- **Extract**:
□ □ □ □

KEY PROXY VOTING ISSUES
Administrative Constraints
In view of the administrative constraints and costs involved in the exercise of proxy voting powers, Invesco may (depending on circumstances) not exercise its voting right unless its clients’ portfolios in aggregate represent a significant proportion of the shareholdings of the company in question.
A significant proportion in this context means 5% or more of the market capitalisation of the company.

E-53


 

4. INTERNAL ADMINISTRATION & DECISION-MAKING PROCESS
 
  4.1   The following diagram illustrates the procedures adopted by Invesco for the administration of proxy voting:
(GRAPHIC)
  4.2   As shown by the diagram, a central administrative role is performed by our Corporate Action Team, located within the Client Administration section. The initial role of the Corporate Action Team is to receive company notice papers via the range of custodians who hold shares on behalf of our clients, to ascertain which client portfolios hold the stock, and to initiate the decision-making process by distributing the company notice papers to the Primary Investment Manager responsible for the company in question.
 
  4.3   A voting decision on each company resolution (whether a yes or no vote, or a recommended abstention) is made by the Primary Investment Manager responsible for the company in question. Invesco believes that this approach is preferable to the appointment of a committee with responsibility for handling voting issues across all companies, as it takes advantage of the expertise of individuals whose professional lives are occupied by analysing particular companies and sectors, and who are familiar with the issues facing particular companies through their regular company visits.
 
  4.4   Moreover, the Primary Equity Manager has overall responsibility for the relevant market and this ensures that similar issues which arise in different companies are handled in a consistent way across the relevant market.
 
  4.5   The voting decision is then documented and passed back to the Corporate Action Team, who issue the voting instructions to each custodian in advance of the closing date for receipt of proxies by the company. At the same time, the Corporate Action Team logs all proxy voting activities for record keeping or client reporting purposes.

□ □ □ □

- **Directions**:
a. According to the proxy voting extract, why does Invesco have the Primary Investment Manager decide each vote rather than a committee covering all companies?
b. List every duty that the proxy voting extract assigns to the Corporate Action Team.

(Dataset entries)
□ □ □ □

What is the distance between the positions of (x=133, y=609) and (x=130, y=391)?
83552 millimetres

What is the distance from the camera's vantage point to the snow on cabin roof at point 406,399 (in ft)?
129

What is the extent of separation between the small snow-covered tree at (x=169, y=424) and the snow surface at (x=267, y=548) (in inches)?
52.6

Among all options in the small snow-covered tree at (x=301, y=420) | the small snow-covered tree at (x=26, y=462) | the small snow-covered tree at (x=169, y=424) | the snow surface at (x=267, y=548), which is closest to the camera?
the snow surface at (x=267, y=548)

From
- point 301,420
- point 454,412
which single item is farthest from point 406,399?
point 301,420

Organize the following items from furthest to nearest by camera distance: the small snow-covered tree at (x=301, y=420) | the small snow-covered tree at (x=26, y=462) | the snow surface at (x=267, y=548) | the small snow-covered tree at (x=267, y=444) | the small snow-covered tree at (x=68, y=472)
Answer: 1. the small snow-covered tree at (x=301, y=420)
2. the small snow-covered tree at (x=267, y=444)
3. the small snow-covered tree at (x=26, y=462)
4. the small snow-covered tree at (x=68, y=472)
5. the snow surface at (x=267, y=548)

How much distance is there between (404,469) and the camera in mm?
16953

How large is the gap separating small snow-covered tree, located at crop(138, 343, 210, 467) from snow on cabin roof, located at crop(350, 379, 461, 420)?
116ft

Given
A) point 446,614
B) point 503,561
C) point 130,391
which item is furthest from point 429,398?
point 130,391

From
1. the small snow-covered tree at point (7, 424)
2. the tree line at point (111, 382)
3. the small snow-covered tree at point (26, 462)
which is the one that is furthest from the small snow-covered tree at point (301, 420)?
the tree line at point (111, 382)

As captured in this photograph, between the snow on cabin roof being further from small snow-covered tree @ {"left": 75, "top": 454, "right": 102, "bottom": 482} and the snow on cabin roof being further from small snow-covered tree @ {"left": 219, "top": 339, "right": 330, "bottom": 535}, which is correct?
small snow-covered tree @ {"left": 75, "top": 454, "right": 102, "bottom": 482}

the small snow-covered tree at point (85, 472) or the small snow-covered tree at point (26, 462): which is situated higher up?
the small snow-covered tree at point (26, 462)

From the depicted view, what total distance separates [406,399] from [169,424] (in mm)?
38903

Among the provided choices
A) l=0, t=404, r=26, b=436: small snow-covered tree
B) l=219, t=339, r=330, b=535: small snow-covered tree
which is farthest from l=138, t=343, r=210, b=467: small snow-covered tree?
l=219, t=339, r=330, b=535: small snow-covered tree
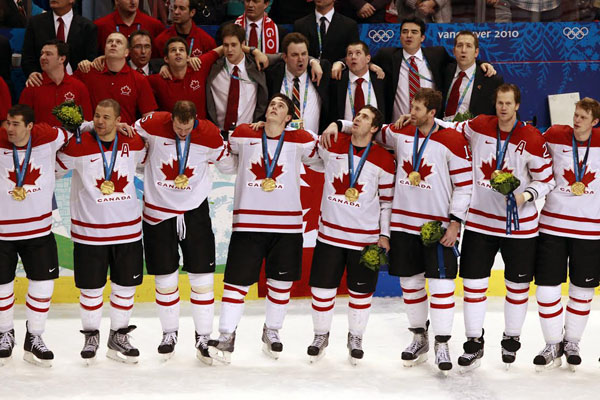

□ □ □ □

- **Exercise solutions**:
a. Invesco says this approach draws on the expertise of people whose professional lives are spent analyzing particular companies and sectors. Through their regular company visits, these managers are also familiar with the issues those companies face.

b.
- Receiving company notice papers via the custodians who hold shares on behalf of clients
- Ascertaining which client portfolios hold the stock
- Initiating the decision-making process by distributing the company notice papers to the Primary Investment Manager responsible for the company
- Issuing the voting instructions to each custodian before the closing date for receipt of proxies
- Logging all proxy voting activities for record keeping or client reporting purposes